Obwohl das öffentlich geförderte Projekt PANOS am 31. Dezember 2021 endete, setzt die Zusammenarbeit zwischen den beteiligten Kliniken, Ärzten, Therapeuten, Patientenvertretungen und unterstützenden Organisationen in einem neuen, interdisziplinären Netzwerk fort.

PANOS ist angewiesen auf Ärzte in der Region, die den Ansatz unterstützen, sich weiterbilden und ihre Patienten gemäß den Versorgungs- und Dokumentationsstrukturen behandeln.

Das Netzwerk wird aktuell durch eine Projektgesellschaft getragen, die durch einen Kooperationsvertrag begründet wurde. Die Überführung in eine eigenständige Rechtsform war für die zweite Projektphase ab dem Jahr 2023 vorgesehen, welche bis dato immer noch in der Schwebe ist, da entsprechende Förderrichtlinien erst implementiert werden. Das Netzwerk befindet sich damit - vergleichbar mit vielen anderen geförderten Projekten - am Scheideweg.

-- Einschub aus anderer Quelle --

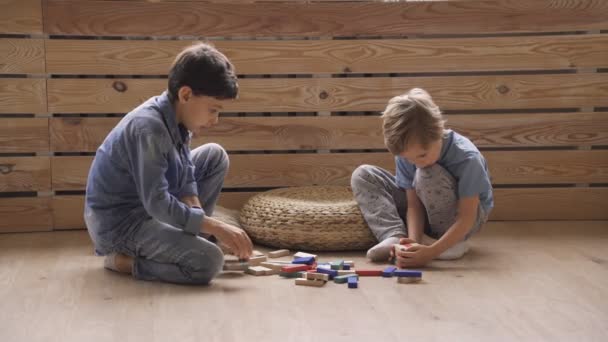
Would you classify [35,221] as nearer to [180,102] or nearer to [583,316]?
[180,102]

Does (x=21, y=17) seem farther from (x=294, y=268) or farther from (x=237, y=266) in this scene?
(x=294, y=268)

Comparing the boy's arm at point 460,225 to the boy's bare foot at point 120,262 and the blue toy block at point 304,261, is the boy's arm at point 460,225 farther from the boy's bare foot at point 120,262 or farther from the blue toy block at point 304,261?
the boy's bare foot at point 120,262

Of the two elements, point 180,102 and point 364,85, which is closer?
point 180,102

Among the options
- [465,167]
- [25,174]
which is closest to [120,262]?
[25,174]

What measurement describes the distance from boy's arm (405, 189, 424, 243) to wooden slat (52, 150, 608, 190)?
1.93 ft

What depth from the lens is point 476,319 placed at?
7.31ft

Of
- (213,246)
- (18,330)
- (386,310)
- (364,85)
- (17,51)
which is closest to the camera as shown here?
(18,330)

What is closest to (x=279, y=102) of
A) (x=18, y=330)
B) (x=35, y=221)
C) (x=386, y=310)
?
(x=35, y=221)

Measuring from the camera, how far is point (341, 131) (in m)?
3.61

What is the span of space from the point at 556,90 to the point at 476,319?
1.76m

Die Akteure wollen das Netzwerk erweitern durch Kollaborationen mit weiteren Kliniken, Patientenorganisationen, Ärztinnen und Ärzten, Krankenkassen und berufsständischen Organisationen. Darüber hinaus will das sektorenübergreifende Netzwerk vor allem Innovationen z. B. der Telemedizin und der Früherkennung nutzen und deren Einsatz stärken. Dadurch könnten Komplikationen und Eskalationen wie Krankenhausaufenthalte oder die Notwendigkeit stationärer Pflege vermieden oder zumindest verzögert werden.